For instance, consider actual second homes. While there are certainly reasonable concerns when there may be many second homes in any given area, naturally nowhere in that Times piece is there another stream of thought offered: that second home owners also pay substantial council tax on houses inhabited only part of the time. They do that while also producing much less rubbish that a fully inhabited year-round home, failing to create year-round parking problems and traffic on local streets, not sending their children to local schools, and tending not to draw upon “social services” from that same local council, or to commit violent crime. The smaller amounts of, or near absence of such, all subsidising to some degree the lifestyle of year-round residents.

And how many of those second homes are owned by non-Britons anyway? “Mega-rich” foreigners are already buying up large country estates in the likes of Devon and Cornwall. So how many “ordinary” Dutch or Germans own “second homes” in the southwest of England, as many already do in the west of Ireland? And just how does Labour propose to “stop” that trend?

Well, let’s not get that far ahead of ourselves.
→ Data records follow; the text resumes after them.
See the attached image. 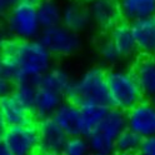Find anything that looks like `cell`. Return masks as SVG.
<instances>
[{
  "label": "cell",
  "mask_w": 155,
  "mask_h": 155,
  "mask_svg": "<svg viewBox=\"0 0 155 155\" xmlns=\"http://www.w3.org/2000/svg\"><path fill=\"white\" fill-rule=\"evenodd\" d=\"M53 55L40 40H9L3 43V74L14 83H38L51 69Z\"/></svg>",
  "instance_id": "cell-1"
},
{
  "label": "cell",
  "mask_w": 155,
  "mask_h": 155,
  "mask_svg": "<svg viewBox=\"0 0 155 155\" xmlns=\"http://www.w3.org/2000/svg\"><path fill=\"white\" fill-rule=\"evenodd\" d=\"M106 73L108 71H105L100 66H94L84 71L76 80L73 81L66 94L69 101L76 105L100 104L110 106Z\"/></svg>",
  "instance_id": "cell-2"
},
{
  "label": "cell",
  "mask_w": 155,
  "mask_h": 155,
  "mask_svg": "<svg viewBox=\"0 0 155 155\" xmlns=\"http://www.w3.org/2000/svg\"><path fill=\"white\" fill-rule=\"evenodd\" d=\"M110 106L121 111H129L144 100V94L131 70L111 69L106 73Z\"/></svg>",
  "instance_id": "cell-3"
},
{
  "label": "cell",
  "mask_w": 155,
  "mask_h": 155,
  "mask_svg": "<svg viewBox=\"0 0 155 155\" xmlns=\"http://www.w3.org/2000/svg\"><path fill=\"white\" fill-rule=\"evenodd\" d=\"M127 128V113L109 108L98 129L86 138L93 155L114 154L115 141Z\"/></svg>",
  "instance_id": "cell-4"
},
{
  "label": "cell",
  "mask_w": 155,
  "mask_h": 155,
  "mask_svg": "<svg viewBox=\"0 0 155 155\" xmlns=\"http://www.w3.org/2000/svg\"><path fill=\"white\" fill-rule=\"evenodd\" d=\"M6 30L16 40H34L43 28L36 13V5L20 2L6 15Z\"/></svg>",
  "instance_id": "cell-5"
},
{
  "label": "cell",
  "mask_w": 155,
  "mask_h": 155,
  "mask_svg": "<svg viewBox=\"0 0 155 155\" xmlns=\"http://www.w3.org/2000/svg\"><path fill=\"white\" fill-rule=\"evenodd\" d=\"M39 40L53 56H70L79 51L81 40L79 34L71 31L63 24L43 29Z\"/></svg>",
  "instance_id": "cell-6"
},
{
  "label": "cell",
  "mask_w": 155,
  "mask_h": 155,
  "mask_svg": "<svg viewBox=\"0 0 155 155\" xmlns=\"http://www.w3.org/2000/svg\"><path fill=\"white\" fill-rule=\"evenodd\" d=\"M2 139L12 155H36L39 148V131L31 124L21 127H9Z\"/></svg>",
  "instance_id": "cell-7"
},
{
  "label": "cell",
  "mask_w": 155,
  "mask_h": 155,
  "mask_svg": "<svg viewBox=\"0 0 155 155\" xmlns=\"http://www.w3.org/2000/svg\"><path fill=\"white\" fill-rule=\"evenodd\" d=\"M127 127L140 138L155 135V100H141L127 111Z\"/></svg>",
  "instance_id": "cell-8"
},
{
  "label": "cell",
  "mask_w": 155,
  "mask_h": 155,
  "mask_svg": "<svg viewBox=\"0 0 155 155\" xmlns=\"http://www.w3.org/2000/svg\"><path fill=\"white\" fill-rule=\"evenodd\" d=\"M86 6L91 23L101 30H110L123 20L118 0H89Z\"/></svg>",
  "instance_id": "cell-9"
},
{
  "label": "cell",
  "mask_w": 155,
  "mask_h": 155,
  "mask_svg": "<svg viewBox=\"0 0 155 155\" xmlns=\"http://www.w3.org/2000/svg\"><path fill=\"white\" fill-rule=\"evenodd\" d=\"M33 111L24 106L13 94L0 98V118L5 127L29 125L33 120Z\"/></svg>",
  "instance_id": "cell-10"
},
{
  "label": "cell",
  "mask_w": 155,
  "mask_h": 155,
  "mask_svg": "<svg viewBox=\"0 0 155 155\" xmlns=\"http://www.w3.org/2000/svg\"><path fill=\"white\" fill-rule=\"evenodd\" d=\"M39 148L44 153H61L69 137L51 118L41 120L38 128Z\"/></svg>",
  "instance_id": "cell-11"
},
{
  "label": "cell",
  "mask_w": 155,
  "mask_h": 155,
  "mask_svg": "<svg viewBox=\"0 0 155 155\" xmlns=\"http://www.w3.org/2000/svg\"><path fill=\"white\" fill-rule=\"evenodd\" d=\"M61 24L76 34L88 30L89 26L93 24L88 6L83 4L80 0L68 2L63 6Z\"/></svg>",
  "instance_id": "cell-12"
},
{
  "label": "cell",
  "mask_w": 155,
  "mask_h": 155,
  "mask_svg": "<svg viewBox=\"0 0 155 155\" xmlns=\"http://www.w3.org/2000/svg\"><path fill=\"white\" fill-rule=\"evenodd\" d=\"M144 98L155 100V56L141 55L133 64L131 69Z\"/></svg>",
  "instance_id": "cell-13"
},
{
  "label": "cell",
  "mask_w": 155,
  "mask_h": 155,
  "mask_svg": "<svg viewBox=\"0 0 155 155\" xmlns=\"http://www.w3.org/2000/svg\"><path fill=\"white\" fill-rule=\"evenodd\" d=\"M51 119L59 125V128L64 130V133L69 138L81 137V119L79 105L71 101H64L54 113Z\"/></svg>",
  "instance_id": "cell-14"
},
{
  "label": "cell",
  "mask_w": 155,
  "mask_h": 155,
  "mask_svg": "<svg viewBox=\"0 0 155 155\" xmlns=\"http://www.w3.org/2000/svg\"><path fill=\"white\" fill-rule=\"evenodd\" d=\"M63 103H64L63 94L38 84L36 96H35L33 110H31L33 115L40 120L49 119L54 115V113Z\"/></svg>",
  "instance_id": "cell-15"
},
{
  "label": "cell",
  "mask_w": 155,
  "mask_h": 155,
  "mask_svg": "<svg viewBox=\"0 0 155 155\" xmlns=\"http://www.w3.org/2000/svg\"><path fill=\"white\" fill-rule=\"evenodd\" d=\"M135 43L141 55L155 56V16L131 23Z\"/></svg>",
  "instance_id": "cell-16"
},
{
  "label": "cell",
  "mask_w": 155,
  "mask_h": 155,
  "mask_svg": "<svg viewBox=\"0 0 155 155\" xmlns=\"http://www.w3.org/2000/svg\"><path fill=\"white\" fill-rule=\"evenodd\" d=\"M109 39L113 41L116 49H118L123 59L131 58L138 51L134 33L131 29V24L125 20H120L118 24L114 25L110 29Z\"/></svg>",
  "instance_id": "cell-17"
},
{
  "label": "cell",
  "mask_w": 155,
  "mask_h": 155,
  "mask_svg": "<svg viewBox=\"0 0 155 155\" xmlns=\"http://www.w3.org/2000/svg\"><path fill=\"white\" fill-rule=\"evenodd\" d=\"M118 3L121 19L130 24L155 16V0H118Z\"/></svg>",
  "instance_id": "cell-18"
},
{
  "label": "cell",
  "mask_w": 155,
  "mask_h": 155,
  "mask_svg": "<svg viewBox=\"0 0 155 155\" xmlns=\"http://www.w3.org/2000/svg\"><path fill=\"white\" fill-rule=\"evenodd\" d=\"M79 109L81 119V137L88 138L98 129L109 110V106L100 104H83L79 105Z\"/></svg>",
  "instance_id": "cell-19"
},
{
  "label": "cell",
  "mask_w": 155,
  "mask_h": 155,
  "mask_svg": "<svg viewBox=\"0 0 155 155\" xmlns=\"http://www.w3.org/2000/svg\"><path fill=\"white\" fill-rule=\"evenodd\" d=\"M36 13L43 29L61 24L63 6L58 0H40L36 4Z\"/></svg>",
  "instance_id": "cell-20"
},
{
  "label": "cell",
  "mask_w": 155,
  "mask_h": 155,
  "mask_svg": "<svg viewBox=\"0 0 155 155\" xmlns=\"http://www.w3.org/2000/svg\"><path fill=\"white\" fill-rule=\"evenodd\" d=\"M38 84L45 86V88H49L51 90H55L65 96L70 89L73 80L70 74L65 69L55 66V68H51L46 74H44L41 79L38 81Z\"/></svg>",
  "instance_id": "cell-21"
},
{
  "label": "cell",
  "mask_w": 155,
  "mask_h": 155,
  "mask_svg": "<svg viewBox=\"0 0 155 155\" xmlns=\"http://www.w3.org/2000/svg\"><path fill=\"white\" fill-rule=\"evenodd\" d=\"M141 139L143 138H140L137 133L127 128L115 141V153L124 155H137Z\"/></svg>",
  "instance_id": "cell-22"
},
{
  "label": "cell",
  "mask_w": 155,
  "mask_h": 155,
  "mask_svg": "<svg viewBox=\"0 0 155 155\" xmlns=\"http://www.w3.org/2000/svg\"><path fill=\"white\" fill-rule=\"evenodd\" d=\"M38 90V83L35 81H19L15 83L13 95L28 109L33 110L35 96Z\"/></svg>",
  "instance_id": "cell-23"
},
{
  "label": "cell",
  "mask_w": 155,
  "mask_h": 155,
  "mask_svg": "<svg viewBox=\"0 0 155 155\" xmlns=\"http://www.w3.org/2000/svg\"><path fill=\"white\" fill-rule=\"evenodd\" d=\"M98 54L100 56V59L108 65H116L123 58L119 54L118 49L115 48V45L113 44V41L108 38L103 39L98 45Z\"/></svg>",
  "instance_id": "cell-24"
},
{
  "label": "cell",
  "mask_w": 155,
  "mask_h": 155,
  "mask_svg": "<svg viewBox=\"0 0 155 155\" xmlns=\"http://www.w3.org/2000/svg\"><path fill=\"white\" fill-rule=\"evenodd\" d=\"M63 155H93L88 139L84 137H71L68 139L61 151Z\"/></svg>",
  "instance_id": "cell-25"
},
{
  "label": "cell",
  "mask_w": 155,
  "mask_h": 155,
  "mask_svg": "<svg viewBox=\"0 0 155 155\" xmlns=\"http://www.w3.org/2000/svg\"><path fill=\"white\" fill-rule=\"evenodd\" d=\"M137 155H155V135L141 139Z\"/></svg>",
  "instance_id": "cell-26"
},
{
  "label": "cell",
  "mask_w": 155,
  "mask_h": 155,
  "mask_svg": "<svg viewBox=\"0 0 155 155\" xmlns=\"http://www.w3.org/2000/svg\"><path fill=\"white\" fill-rule=\"evenodd\" d=\"M14 88H15V83L13 79H10L5 74L0 75V98H4V96L13 94Z\"/></svg>",
  "instance_id": "cell-27"
},
{
  "label": "cell",
  "mask_w": 155,
  "mask_h": 155,
  "mask_svg": "<svg viewBox=\"0 0 155 155\" xmlns=\"http://www.w3.org/2000/svg\"><path fill=\"white\" fill-rule=\"evenodd\" d=\"M21 0H0V16H6Z\"/></svg>",
  "instance_id": "cell-28"
},
{
  "label": "cell",
  "mask_w": 155,
  "mask_h": 155,
  "mask_svg": "<svg viewBox=\"0 0 155 155\" xmlns=\"http://www.w3.org/2000/svg\"><path fill=\"white\" fill-rule=\"evenodd\" d=\"M0 155H12V154H10V151L8 150L6 145L4 144V141H3L2 137H0Z\"/></svg>",
  "instance_id": "cell-29"
},
{
  "label": "cell",
  "mask_w": 155,
  "mask_h": 155,
  "mask_svg": "<svg viewBox=\"0 0 155 155\" xmlns=\"http://www.w3.org/2000/svg\"><path fill=\"white\" fill-rule=\"evenodd\" d=\"M3 74V44L0 43V75Z\"/></svg>",
  "instance_id": "cell-30"
},
{
  "label": "cell",
  "mask_w": 155,
  "mask_h": 155,
  "mask_svg": "<svg viewBox=\"0 0 155 155\" xmlns=\"http://www.w3.org/2000/svg\"><path fill=\"white\" fill-rule=\"evenodd\" d=\"M36 155H63L61 153H44V151H40Z\"/></svg>",
  "instance_id": "cell-31"
},
{
  "label": "cell",
  "mask_w": 155,
  "mask_h": 155,
  "mask_svg": "<svg viewBox=\"0 0 155 155\" xmlns=\"http://www.w3.org/2000/svg\"><path fill=\"white\" fill-rule=\"evenodd\" d=\"M4 123H3V120H2V118H0V137H2V134H3V131H4Z\"/></svg>",
  "instance_id": "cell-32"
},
{
  "label": "cell",
  "mask_w": 155,
  "mask_h": 155,
  "mask_svg": "<svg viewBox=\"0 0 155 155\" xmlns=\"http://www.w3.org/2000/svg\"><path fill=\"white\" fill-rule=\"evenodd\" d=\"M21 2H25V3H30V4H38L39 2H40V0H21Z\"/></svg>",
  "instance_id": "cell-33"
},
{
  "label": "cell",
  "mask_w": 155,
  "mask_h": 155,
  "mask_svg": "<svg viewBox=\"0 0 155 155\" xmlns=\"http://www.w3.org/2000/svg\"><path fill=\"white\" fill-rule=\"evenodd\" d=\"M110 155H124V154H119V153H114V154H110Z\"/></svg>",
  "instance_id": "cell-34"
},
{
  "label": "cell",
  "mask_w": 155,
  "mask_h": 155,
  "mask_svg": "<svg viewBox=\"0 0 155 155\" xmlns=\"http://www.w3.org/2000/svg\"><path fill=\"white\" fill-rule=\"evenodd\" d=\"M0 30H2V23H0Z\"/></svg>",
  "instance_id": "cell-35"
}]
</instances>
For considering actual secondary issues, which seem likely to become primary if “reforms” are implemented, almost never enters Labour “flat earth” thinking.
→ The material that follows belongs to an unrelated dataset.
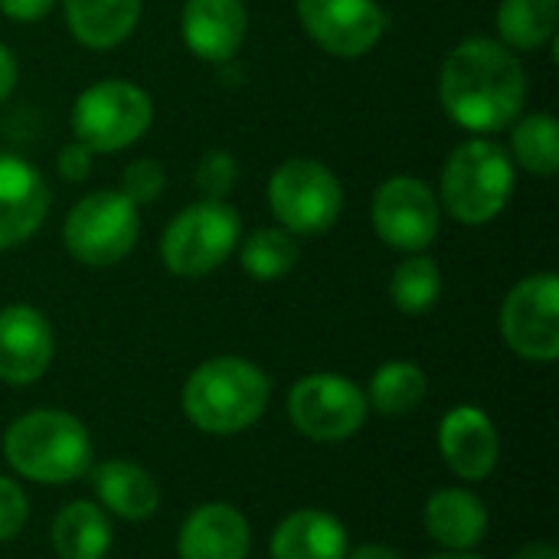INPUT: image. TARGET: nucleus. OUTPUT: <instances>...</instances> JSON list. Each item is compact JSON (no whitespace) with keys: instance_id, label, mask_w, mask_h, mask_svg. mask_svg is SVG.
Masks as SVG:
<instances>
[{"instance_id":"1a4fd4ad","label":"nucleus","mask_w":559,"mask_h":559,"mask_svg":"<svg viewBox=\"0 0 559 559\" xmlns=\"http://www.w3.org/2000/svg\"><path fill=\"white\" fill-rule=\"evenodd\" d=\"M367 413V393L341 373H311L288 390V419L314 442H344L357 436Z\"/></svg>"},{"instance_id":"39448f33","label":"nucleus","mask_w":559,"mask_h":559,"mask_svg":"<svg viewBox=\"0 0 559 559\" xmlns=\"http://www.w3.org/2000/svg\"><path fill=\"white\" fill-rule=\"evenodd\" d=\"M154 121L151 95L124 79H102L79 92L72 105V134L92 154L124 151L147 134Z\"/></svg>"},{"instance_id":"7ed1b4c3","label":"nucleus","mask_w":559,"mask_h":559,"mask_svg":"<svg viewBox=\"0 0 559 559\" xmlns=\"http://www.w3.org/2000/svg\"><path fill=\"white\" fill-rule=\"evenodd\" d=\"M7 465L39 485L75 481L92 468L88 429L62 409H33L3 432Z\"/></svg>"},{"instance_id":"a878e982","label":"nucleus","mask_w":559,"mask_h":559,"mask_svg":"<svg viewBox=\"0 0 559 559\" xmlns=\"http://www.w3.org/2000/svg\"><path fill=\"white\" fill-rule=\"evenodd\" d=\"M242 269L259 278V282H275L288 275L298 262V242L288 229L282 226H265L246 236L242 252H239Z\"/></svg>"},{"instance_id":"f704fd0d","label":"nucleus","mask_w":559,"mask_h":559,"mask_svg":"<svg viewBox=\"0 0 559 559\" xmlns=\"http://www.w3.org/2000/svg\"><path fill=\"white\" fill-rule=\"evenodd\" d=\"M514 559H559V550L554 544H527L514 554Z\"/></svg>"},{"instance_id":"6e6552de","label":"nucleus","mask_w":559,"mask_h":559,"mask_svg":"<svg viewBox=\"0 0 559 559\" xmlns=\"http://www.w3.org/2000/svg\"><path fill=\"white\" fill-rule=\"evenodd\" d=\"M269 206L292 236H321L344 210V187L321 160L292 157L269 180Z\"/></svg>"},{"instance_id":"f257e3e1","label":"nucleus","mask_w":559,"mask_h":559,"mask_svg":"<svg viewBox=\"0 0 559 559\" xmlns=\"http://www.w3.org/2000/svg\"><path fill=\"white\" fill-rule=\"evenodd\" d=\"M445 115L475 134H495L514 124L527 105V72L501 39L475 36L459 43L439 75Z\"/></svg>"},{"instance_id":"f03ea898","label":"nucleus","mask_w":559,"mask_h":559,"mask_svg":"<svg viewBox=\"0 0 559 559\" xmlns=\"http://www.w3.org/2000/svg\"><path fill=\"white\" fill-rule=\"evenodd\" d=\"M269 377L242 357H213L183 383L187 419L210 436H236L255 426L269 406Z\"/></svg>"},{"instance_id":"473e14b6","label":"nucleus","mask_w":559,"mask_h":559,"mask_svg":"<svg viewBox=\"0 0 559 559\" xmlns=\"http://www.w3.org/2000/svg\"><path fill=\"white\" fill-rule=\"evenodd\" d=\"M16 79H20V66H16V56L0 43V105L13 95L16 88Z\"/></svg>"},{"instance_id":"412c9836","label":"nucleus","mask_w":559,"mask_h":559,"mask_svg":"<svg viewBox=\"0 0 559 559\" xmlns=\"http://www.w3.org/2000/svg\"><path fill=\"white\" fill-rule=\"evenodd\" d=\"M62 7L72 36L88 49L124 43L141 20V0H62Z\"/></svg>"},{"instance_id":"0eeeda50","label":"nucleus","mask_w":559,"mask_h":559,"mask_svg":"<svg viewBox=\"0 0 559 559\" xmlns=\"http://www.w3.org/2000/svg\"><path fill=\"white\" fill-rule=\"evenodd\" d=\"M138 233V206L121 190H95L69 210L62 242L75 262L108 269L134 249Z\"/></svg>"},{"instance_id":"9b49d317","label":"nucleus","mask_w":559,"mask_h":559,"mask_svg":"<svg viewBox=\"0 0 559 559\" xmlns=\"http://www.w3.org/2000/svg\"><path fill=\"white\" fill-rule=\"evenodd\" d=\"M439 200L419 177L400 174L377 187L370 219L377 236L400 252H423L439 236Z\"/></svg>"},{"instance_id":"c85d7f7f","label":"nucleus","mask_w":559,"mask_h":559,"mask_svg":"<svg viewBox=\"0 0 559 559\" xmlns=\"http://www.w3.org/2000/svg\"><path fill=\"white\" fill-rule=\"evenodd\" d=\"M167 187V174L157 160L151 157H138L124 167L121 174V193L134 203V206H144V203H154Z\"/></svg>"},{"instance_id":"f8f14e48","label":"nucleus","mask_w":559,"mask_h":559,"mask_svg":"<svg viewBox=\"0 0 559 559\" xmlns=\"http://www.w3.org/2000/svg\"><path fill=\"white\" fill-rule=\"evenodd\" d=\"M305 33L337 59L367 56L386 33V13L377 0H298Z\"/></svg>"},{"instance_id":"a211bd4d","label":"nucleus","mask_w":559,"mask_h":559,"mask_svg":"<svg viewBox=\"0 0 559 559\" xmlns=\"http://www.w3.org/2000/svg\"><path fill=\"white\" fill-rule=\"evenodd\" d=\"M423 524L445 550H472L488 531V508L465 488H442L426 501Z\"/></svg>"},{"instance_id":"c756f323","label":"nucleus","mask_w":559,"mask_h":559,"mask_svg":"<svg viewBox=\"0 0 559 559\" xmlns=\"http://www.w3.org/2000/svg\"><path fill=\"white\" fill-rule=\"evenodd\" d=\"M29 518V501L20 485L0 475V544L13 540Z\"/></svg>"},{"instance_id":"2f4dec72","label":"nucleus","mask_w":559,"mask_h":559,"mask_svg":"<svg viewBox=\"0 0 559 559\" xmlns=\"http://www.w3.org/2000/svg\"><path fill=\"white\" fill-rule=\"evenodd\" d=\"M52 7H56V0H0V13L16 20V23H36Z\"/></svg>"},{"instance_id":"f3484780","label":"nucleus","mask_w":559,"mask_h":559,"mask_svg":"<svg viewBox=\"0 0 559 559\" xmlns=\"http://www.w3.org/2000/svg\"><path fill=\"white\" fill-rule=\"evenodd\" d=\"M249 547L252 531L246 514L223 501L197 508L177 534L180 559H246Z\"/></svg>"},{"instance_id":"bb28decb","label":"nucleus","mask_w":559,"mask_h":559,"mask_svg":"<svg viewBox=\"0 0 559 559\" xmlns=\"http://www.w3.org/2000/svg\"><path fill=\"white\" fill-rule=\"evenodd\" d=\"M442 295V272L429 255H413L393 269L390 298L403 314H426Z\"/></svg>"},{"instance_id":"2eb2a0df","label":"nucleus","mask_w":559,"mask_h":559,"mask_svg":"<svg viewBox=\"0 0 559 559\" xmlns=\"http://www.w3.org/2000/svg\"><path fill=\"white\" fill-rule=\"evenodd\" d=\"M439 452L459 478L481 481L495 472L501 459V439L495 423L481 409L459 406L445 413L439 426Z\"/></svg>"},{"instance_id":"cd10ccee","label":"nucleus","mask_w":559,"mask_h":559,"mask_svg":"<svg viewBox=\"0 0 559 559\" xmlns=\"http://www.w3.org/2000/svg\"><path fill=\"white\" fill-rule=\"evenodd\" d=\"M236 177H239V164L229 151H206L193 170V180L206 200H226L229 190L236 187Z\"/></svg>"},{"instance_id":"20e7f679","label":"nucleus","mask_w":559,"mask_h":559,"mask_svg":"<svg viewBox=\"0 0 559 559\" xmlns=\"http://www.w3.org/2000/svg\"><path fill=\"white\" fill-rule=\"evenodd\" d=\"M439 190L452 219L465 226L491 223L514 197V160L501 144L472 138L449 154Z\"/></svg>"},{"instance_id":"b1692460","label":"nucleus","mask_w":559,"mask_h":559,"mask_svg":"<svg viewBox=\"0 0 559 559\" xmlns=\"http://www.w3.org/2000/svg\"><path fill=\"white\" fill-rule=\"evenodd\" d=\"M426 393H429V380L423 367L409 360H390L373 373L367 403L383 416H406L416 406H423Z\"/></svg>"},{"instance_id":"dca6fc26","label":"nucleus","mask_w":559,"mask_h":559,"mask_svg":"<svg viewBox=\"0 0 559 559\" xmlns=\"http://www.w3.org/2000/svg\"><path fill=\"white\" fill-rule=\"evenodd\" d=\"M249 29V10L242 0H187L180 13V33L187 49L206 62H229Z\"/></svg>"},{"instance_id":"72a5a7b5","label":"nucleus","mask_w":559,"mask_h":559,"mask_svg":"<svg viewBox=\"0 0 559 559\" xmlns=\"http://www.w3.org/2000/svg\"><path fill=\"white\" fill-rule=\"evenodd\" d=\"M347 559H403V554H396L393 547H383V544H364L354 554H347Z\"/></svg>"},{"instance_id":"5701e85b","label":"nucleus","mask_w":559,"mask_h":559,"mask_svg":"<svg viewBox=\"0 0 559 559\" xmlns=\"http://www.w3.org/2000/svg\"><path fill=\"white\" fill-rule=\"evenodd\" d=\"M557 0H501L498 36L508 49L534 52L557 33Z\"/></svg>"},{"instance_id":"4468645a","label":"nucleus","mask_w":559,"mask_h":559,"mask_svg":"<svg viewBox=\"0 0 559 559\" xmlns=\"http://www.w3.org/2000/svg\"><path fill=\"white\" fill-rule=\"evenodd\" d=\"M49 213L46 177L23 157L0 151V252L26 242Z\"/></svg>"},{"instance_id":"9d476101","label":"nucleus","mask_w":559,"mask_h":559,"mask_svg":"<svg viewBox=\"0 0 559 559\" xmlns=\"http://www.w3.org/2000/svg\"><path fill=\"white\" fill-rule=\"evenodd\" d=\"M504 344L534 364H554L559 357V278L554 272L518 282L501 305Z\"/></svg>"},{"instance_id":"ddd939ff","label":"nucleus","mask_w":559,"mask_h":559,"mask_svg":"<svg viewBox=\"0 0 559 559\" xmlns=\"http://www.w3.org/2000/svg\"><path fill=\"white\" fill-rule=\"evenodd\" d=\"M52 328L43 311L10 305L0 311V380L10 386L36 383L52 364Z\"/></svg>"},{"instance_id":"6ab92c4d","label":"nucleus","mask_w":559,"mask_h":559,"mask_svg":"<svg viewBox=\"0 0 559 559\" xmlns=\"http://www.w3.org/2000/svg\"><path fill=\"white\" fill-rule=\"evenodd\" d=\"M347 554L344 524L318 508L288 514L272 537V559H347Z\"/></svg>"},{"instance_id":"4be33fe9","label":"nucleus","mask_w":559,"mask_h":559,"mask_svg":"<svg viewBox=\"0 0 559 559\" xmlns=\"http://www.w3.org/2000/svg\"><path fill=\"white\" fill-rule=\"evenodd\" d=\"M52 550L59 559H105L111 550L108 514L88 501H72L52 518Z\"/></svg>"},{"instance_id":"423d86ee","label":"nucleus","mask_w":559,"mask_h":559,"mask_svg":"<svg viewBox=\"0 0 559 559\" xmlns=\"http://www.w3.org/2000/svg\"><path fill=\"white\" fill-rule=\"evenodd\" d=\"M242 219L226 200L183 206L160 236V259L180 278H200L219 269L239 246Z\"/></svg>"},{"instance_id":"aec40b11","label":"nucleus","mask_w":559,"mask_h":559,"mask_svg":"<svg viewBox=\"0 0 559 559\" xmlns=\"http://www.w3.org/2000/svg\"><path fill=\"white\" fill-rule=\"evenodd\" d=\"M92 485L105 511L121 521H147L160 508V488L141 465L131 462H102L92 472Z\"/></svg>"},{"instance_id":"393cba45","label":"nucleus","mask_w":559,"mask_h":559,"mask_svg":"<svg viewBox=\"0 0 559 559\" xmlns=\"http://www.w3.org/2000/svg\"><path fill=\"white\" fill-rule=\"evenodd\" d=\"M511 151L518 164L537 177H554L559 170V124L554 115L534 111L521 121H514L511 131Z\"/></svg>"},{"instance_id":"c9c22d12","label":"nucleus","mask_w":559,"mask_h":559,"mask_svg":"<svg viewBox=\"0 0 559 559\" xmlns=\"http://www.w3.org/2000/svg\"><path fill=\"white\" fill-rule=\"evenodd\" d=\"M429 559H485V557H475V554H468V550H445V554H439V557H429Z\"/></svg>"},{"instance_id":"7c9ffc66","label":"nucleus","mask_w":559,"mask_h":559,"mask_svg":"<svg viewBox=\"0 0 559 559\" xmlns=\"http://www.w3.org/2000/svg\"><path fill=\"white\" fill-rule=\"evenodd\" d=\"M92 164H95V154H92L85 144H79V141L66 144V147L59 151V157H56V170H59L69 183H82V180L92 174Z\"/></svg>"}]
</instances>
“Reform” in this instance is simply about localities having greatly more year-round residents, and voilà, said-identified “problem” successfully “reformed” . . . uh, at least until someone finally gets around to noticing all of the additional tons of garbage, all of the additional cars parking everywhere they can and jamming narrow roads all the time, the filling of (often very small, rural) schools to bursting, some of whose students, and their parents, will definitely end up needing council services for “social problems”, or even turn out to be violent lawbreakers.

Then, there will naturally need to be large-scale “reviews” about what to do about all those matters.
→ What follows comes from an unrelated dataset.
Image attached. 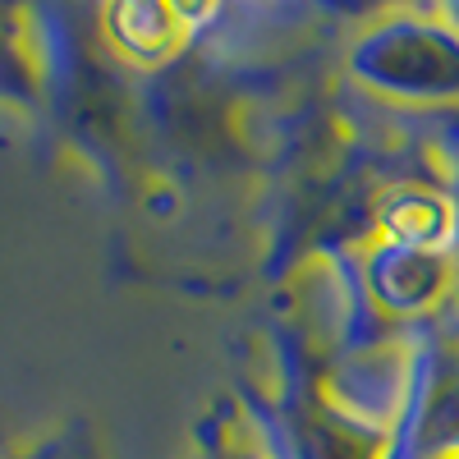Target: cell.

_____________________________

Perhaps the most dramatic “review” of late, though, according to ePolitix.com:

Gordon Brown has said that the government is considering moves to ban plastic bags if voluntary moves are unsuccessful.

Writing in the Mail, which is running a campaign to rid the country of the environmentally damaging carriers, the prime minister hailed the example of retailers like Ikea and Marks & Spencer for taking steps to reduce their use.

“I want to make clear that if government compulsion is needed to make the change, we will take the necessary steps.

We do not take such steps lightly - but the damage that single-use plastic bags inflict on the environment is such that strong action must be taken….

Obviously, there has to be an “offset” to the additional “carbon emissions” to be caused by free car parking at Welsh hospitals.

That’s not to say that plastic bags are not a pollution issue. Clearly they are. Rather, this “review” here has more to do with into whose (recycleable, of course) portfolio the likes of such have fallen.

In eras previous, prime ministers of Her Britannic Majesty’s United Kingdom of Great Britain and Northern Ireland were consumed by worries over V2 missiles, “winds of change,” confronting the East Bloc, and, more recently, the challenge posed by a concerted assault on Western civilization undertaken by members of a particular religion. Isn’t it marvelous how this prime minister is so under-burdened as to be free to devote his Government’s valuable time to confronting the innumerable dangers posed by second home buyers (when the bulk of “the problem” isn’t even actually second home buyers?), the non-scrapping of (often utterly exorbitant) parking fees at English NHS sites, and plastic nags, nags, nags bags? How fortunate, indeed, are the inhabitants of these happy islands.